EXERCISE DETAILS: Could you write out the entries again from the line with "How far in distance" up to and including the last line of the entries, switching "rooftop" to "roof" and leaving everything else unchanged?

TASK DATA:
------------------------------------
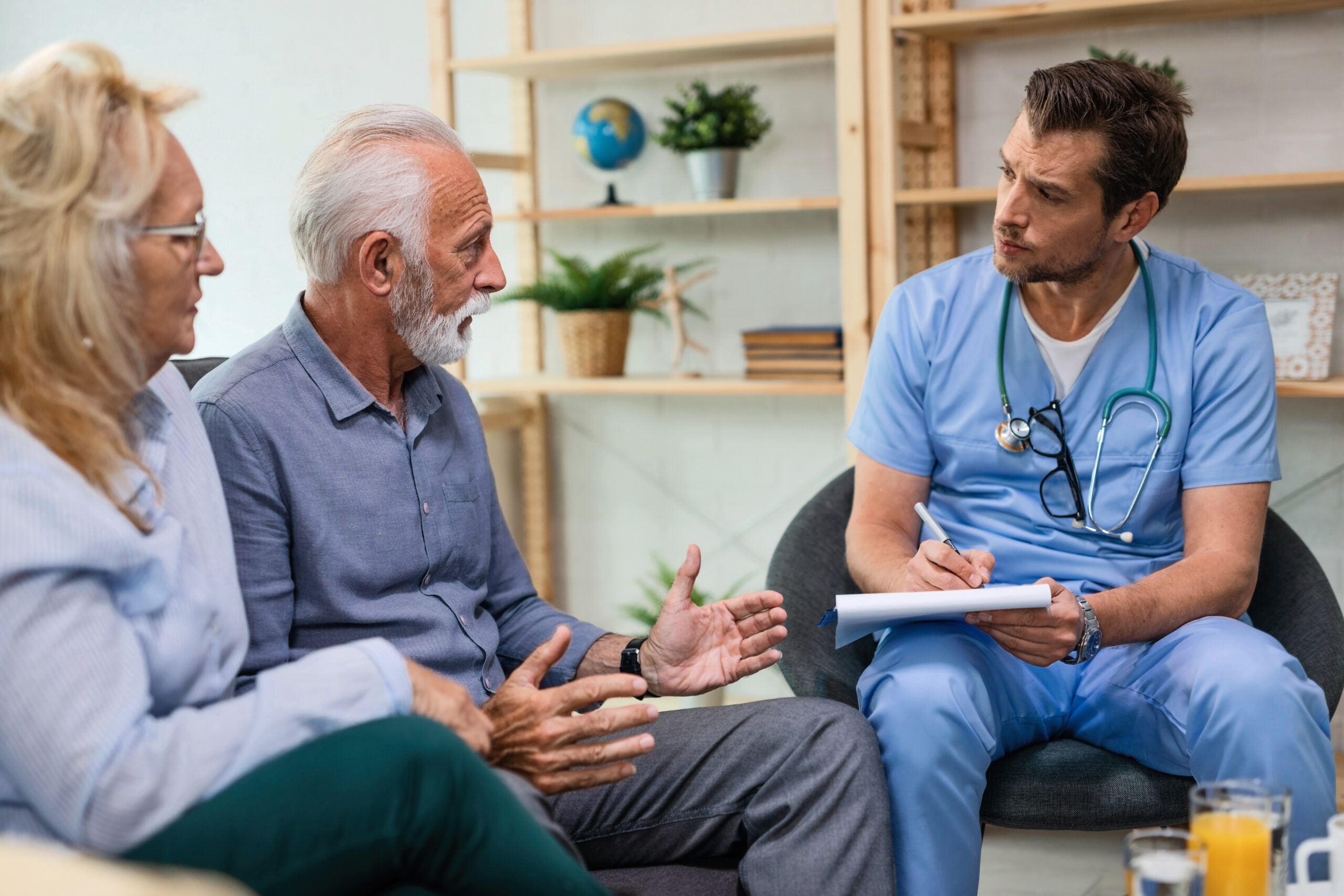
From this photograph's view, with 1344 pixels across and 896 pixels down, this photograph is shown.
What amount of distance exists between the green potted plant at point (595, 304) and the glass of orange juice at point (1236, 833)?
6.84 ft

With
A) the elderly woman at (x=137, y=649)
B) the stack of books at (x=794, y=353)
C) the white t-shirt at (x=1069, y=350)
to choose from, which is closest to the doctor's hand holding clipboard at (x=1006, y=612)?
the white t-shirt at (x=1069, y=350)

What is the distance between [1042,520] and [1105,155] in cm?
52

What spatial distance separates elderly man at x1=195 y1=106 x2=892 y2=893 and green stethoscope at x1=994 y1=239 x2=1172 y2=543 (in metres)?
0.48

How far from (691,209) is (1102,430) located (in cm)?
130

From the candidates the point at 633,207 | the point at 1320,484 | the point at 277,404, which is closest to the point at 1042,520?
the point at 277,404

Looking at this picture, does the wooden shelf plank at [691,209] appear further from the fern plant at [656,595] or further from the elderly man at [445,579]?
the elderly man at [445,579]

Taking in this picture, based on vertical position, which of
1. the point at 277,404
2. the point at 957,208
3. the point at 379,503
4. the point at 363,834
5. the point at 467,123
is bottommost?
the point at 363,834

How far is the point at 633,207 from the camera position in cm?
288

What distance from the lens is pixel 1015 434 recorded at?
5.80 feet

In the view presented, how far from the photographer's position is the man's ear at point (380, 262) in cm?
148

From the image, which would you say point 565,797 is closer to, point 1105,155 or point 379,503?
point 379,503

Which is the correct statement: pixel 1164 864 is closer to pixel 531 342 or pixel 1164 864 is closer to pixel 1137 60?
pixel 1137 60

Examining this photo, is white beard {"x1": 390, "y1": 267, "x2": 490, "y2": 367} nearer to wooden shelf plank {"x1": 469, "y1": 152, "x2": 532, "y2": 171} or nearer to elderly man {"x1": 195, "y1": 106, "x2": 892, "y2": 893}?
elderly man {"x1": 195, "y1": 106, "x2": 892, "y2": 893}

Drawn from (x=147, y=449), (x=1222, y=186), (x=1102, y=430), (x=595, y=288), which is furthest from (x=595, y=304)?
(x=147, y=449)
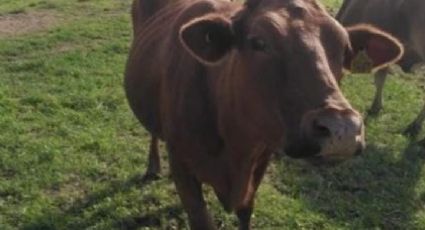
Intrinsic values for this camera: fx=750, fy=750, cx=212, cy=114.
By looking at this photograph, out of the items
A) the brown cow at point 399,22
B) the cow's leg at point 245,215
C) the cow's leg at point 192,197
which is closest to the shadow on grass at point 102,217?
the cow's leg at point 245,215

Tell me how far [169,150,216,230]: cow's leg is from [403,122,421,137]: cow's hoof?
3.36 m

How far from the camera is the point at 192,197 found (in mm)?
4316

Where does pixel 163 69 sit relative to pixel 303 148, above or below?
below

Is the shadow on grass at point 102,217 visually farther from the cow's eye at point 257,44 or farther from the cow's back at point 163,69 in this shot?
the cow's eye at point 257,44

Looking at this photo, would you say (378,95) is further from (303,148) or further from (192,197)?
(303,148)

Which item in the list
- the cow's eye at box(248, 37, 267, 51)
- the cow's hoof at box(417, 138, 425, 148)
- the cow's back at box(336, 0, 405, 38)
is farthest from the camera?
the cow's back at box(336, 0, 405, 38)

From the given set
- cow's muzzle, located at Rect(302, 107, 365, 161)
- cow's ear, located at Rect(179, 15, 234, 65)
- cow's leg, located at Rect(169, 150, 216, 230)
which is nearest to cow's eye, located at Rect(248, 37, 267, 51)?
cow's ear, located at Rect(179, 15, 234, 65)

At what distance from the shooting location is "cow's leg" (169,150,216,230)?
4293 millimetres

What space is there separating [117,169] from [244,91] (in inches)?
107

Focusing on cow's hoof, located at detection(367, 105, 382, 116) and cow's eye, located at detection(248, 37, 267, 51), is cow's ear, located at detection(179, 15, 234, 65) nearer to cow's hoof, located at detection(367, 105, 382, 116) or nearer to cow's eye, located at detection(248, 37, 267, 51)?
cow's eye, located at detection(248, 37, 267, 51)

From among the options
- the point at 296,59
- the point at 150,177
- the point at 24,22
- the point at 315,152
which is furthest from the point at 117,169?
the point at 24,22

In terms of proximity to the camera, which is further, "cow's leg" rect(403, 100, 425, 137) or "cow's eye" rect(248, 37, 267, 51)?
"cow's leg" rect(403, 100, 425, 137)

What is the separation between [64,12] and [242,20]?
8.17 m

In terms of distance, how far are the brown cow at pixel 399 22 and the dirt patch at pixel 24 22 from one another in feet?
14.5
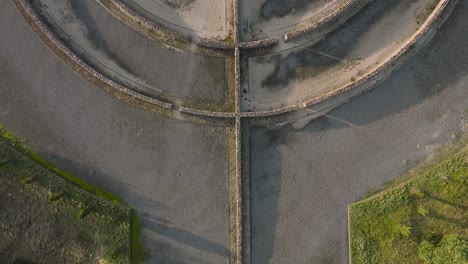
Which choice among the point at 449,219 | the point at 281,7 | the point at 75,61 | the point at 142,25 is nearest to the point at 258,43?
the point at 281,7

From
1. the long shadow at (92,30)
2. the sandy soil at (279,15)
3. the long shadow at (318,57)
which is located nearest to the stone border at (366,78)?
the long shadow at (318,57)

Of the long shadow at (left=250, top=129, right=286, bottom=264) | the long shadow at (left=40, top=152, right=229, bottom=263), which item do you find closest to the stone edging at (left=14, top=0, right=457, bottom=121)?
the long shadow at (left=250, top=129, right=286, bottom=264)

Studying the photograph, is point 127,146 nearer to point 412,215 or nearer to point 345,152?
point 345,152

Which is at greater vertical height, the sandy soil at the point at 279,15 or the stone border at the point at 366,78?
the sandy soil at the point at 279,15

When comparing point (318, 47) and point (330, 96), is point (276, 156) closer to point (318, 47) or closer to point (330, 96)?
point (330, 96)

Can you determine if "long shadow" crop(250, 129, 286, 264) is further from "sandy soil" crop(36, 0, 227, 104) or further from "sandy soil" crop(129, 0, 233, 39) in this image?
"sandy soil" crop(129, 0, 233, 39)

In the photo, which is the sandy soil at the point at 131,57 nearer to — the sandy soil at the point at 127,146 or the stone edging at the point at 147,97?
the stone edging at the point at 147,97
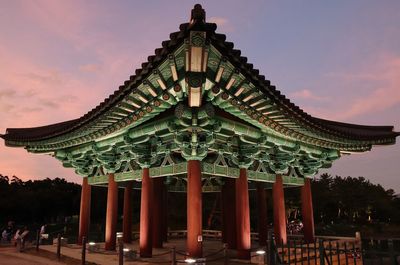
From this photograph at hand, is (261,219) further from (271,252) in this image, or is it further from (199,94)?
(271,252)

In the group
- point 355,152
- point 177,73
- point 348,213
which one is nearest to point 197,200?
point 177,73

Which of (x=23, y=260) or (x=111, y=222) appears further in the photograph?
(x=111, y=222)

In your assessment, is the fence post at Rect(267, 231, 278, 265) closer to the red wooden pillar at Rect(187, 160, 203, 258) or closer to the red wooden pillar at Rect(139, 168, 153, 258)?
the red wooden pillar at Rect(187, 160, 203, 258)

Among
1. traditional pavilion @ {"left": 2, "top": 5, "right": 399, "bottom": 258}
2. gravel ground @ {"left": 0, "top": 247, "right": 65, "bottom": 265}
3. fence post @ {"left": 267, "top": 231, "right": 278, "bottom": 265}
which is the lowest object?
gravel ground @ {"left": 0, "top": 247, "right": 65, "bottom": 265}

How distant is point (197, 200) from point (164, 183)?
9.58 meters

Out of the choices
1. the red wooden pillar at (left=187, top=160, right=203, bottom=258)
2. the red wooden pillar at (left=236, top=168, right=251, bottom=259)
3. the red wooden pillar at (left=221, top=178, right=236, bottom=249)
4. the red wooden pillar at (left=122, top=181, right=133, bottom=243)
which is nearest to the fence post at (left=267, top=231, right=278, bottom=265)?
the red wooden pillar at (left=187, top=160, right=203, bottom=258)

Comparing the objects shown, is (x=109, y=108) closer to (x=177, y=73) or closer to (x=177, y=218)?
(x=177, y=73)

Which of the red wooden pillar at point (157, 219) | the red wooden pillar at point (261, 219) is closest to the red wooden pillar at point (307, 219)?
the red wooden pillar at point (261, 219)

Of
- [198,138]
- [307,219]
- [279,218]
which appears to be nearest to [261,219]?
[307,219]

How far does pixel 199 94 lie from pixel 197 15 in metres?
3.13

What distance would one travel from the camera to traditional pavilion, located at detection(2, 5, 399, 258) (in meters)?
9.80

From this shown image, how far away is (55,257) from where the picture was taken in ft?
52.3

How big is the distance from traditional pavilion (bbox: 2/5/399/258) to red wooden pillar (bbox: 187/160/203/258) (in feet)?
0.12

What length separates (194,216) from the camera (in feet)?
39.0
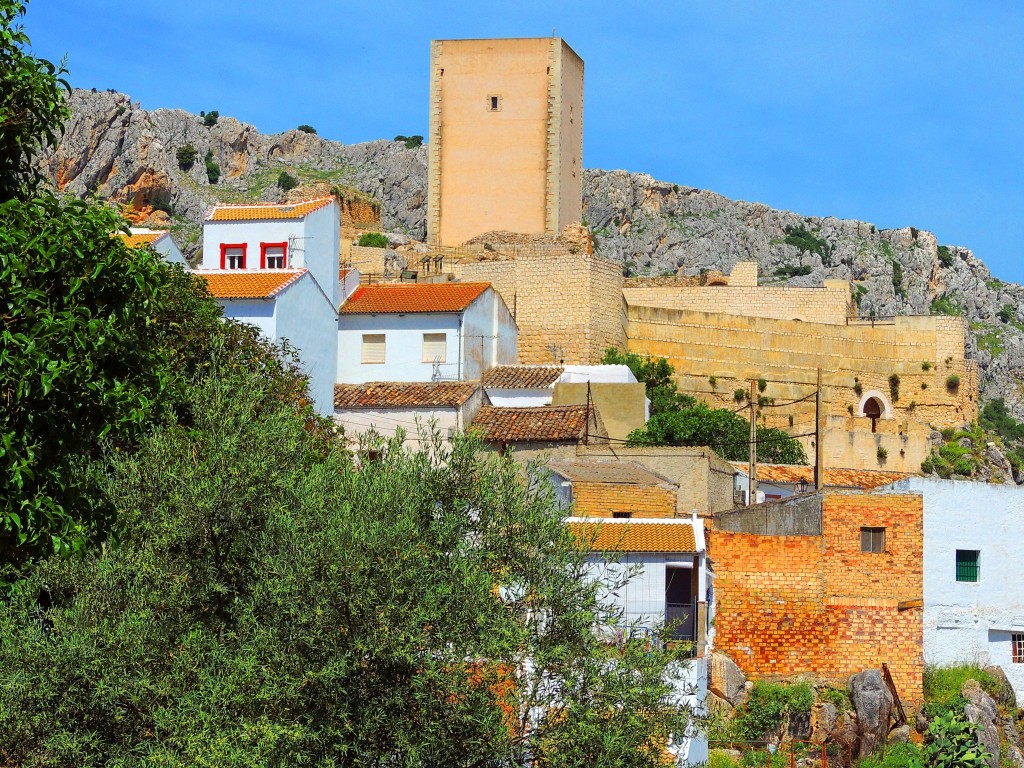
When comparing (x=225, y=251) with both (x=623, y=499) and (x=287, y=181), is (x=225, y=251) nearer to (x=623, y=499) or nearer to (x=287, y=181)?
(x=623, y=499)

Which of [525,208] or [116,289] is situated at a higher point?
[525,208]

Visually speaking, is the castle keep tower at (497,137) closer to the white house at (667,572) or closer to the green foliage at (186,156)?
the white house at (667,572)

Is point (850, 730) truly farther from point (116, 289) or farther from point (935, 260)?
point (935, 260)

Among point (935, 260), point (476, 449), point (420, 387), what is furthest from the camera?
point (935, 260)

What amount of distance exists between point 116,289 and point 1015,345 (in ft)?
261

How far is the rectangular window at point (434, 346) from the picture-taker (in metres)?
39.1

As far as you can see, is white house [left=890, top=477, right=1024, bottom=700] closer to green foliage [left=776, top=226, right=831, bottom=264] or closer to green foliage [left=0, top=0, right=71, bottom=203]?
green foliage [left=0, top=0, right=71, bottom=203]

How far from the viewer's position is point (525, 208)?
179ft

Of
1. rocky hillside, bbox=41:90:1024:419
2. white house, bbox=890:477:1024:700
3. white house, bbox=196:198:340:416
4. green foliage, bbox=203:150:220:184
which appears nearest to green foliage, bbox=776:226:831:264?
rocky hillside, bbox=41:90:1024:419

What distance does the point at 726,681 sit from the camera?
2469 centimetres

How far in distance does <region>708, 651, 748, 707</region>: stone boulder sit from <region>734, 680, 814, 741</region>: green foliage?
161 millimetres

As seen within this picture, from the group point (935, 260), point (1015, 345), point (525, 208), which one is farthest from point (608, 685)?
point (935, 260)

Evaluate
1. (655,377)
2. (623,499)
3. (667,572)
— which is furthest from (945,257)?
(667,572)

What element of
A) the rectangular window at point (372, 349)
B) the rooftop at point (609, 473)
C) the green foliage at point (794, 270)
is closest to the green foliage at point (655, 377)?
------------------------------------
FINISHED ANSWER:
How far in distance does <region>708, 651, 748, 707</region>: stone boulder sit from <region>734, 680, 814, 741</region>: green foliage?
161 millimetres

As seen within this picture, from the group point (935, 260), point (1015, 345), point (525, 208), which one is farthest from point (608, 685)?
point (935, 260)

Evaluate
1. (655,377)
2. (623,499)
3. (667,572)
— which is furthest from (945,257)?
(667,572)

What element of
A) the rectangular window at point (372, 349)
B) the roof at point (609, 473)
C) the green foliage at point (794, 270)
is closest to the green foliage at point (655, 377)?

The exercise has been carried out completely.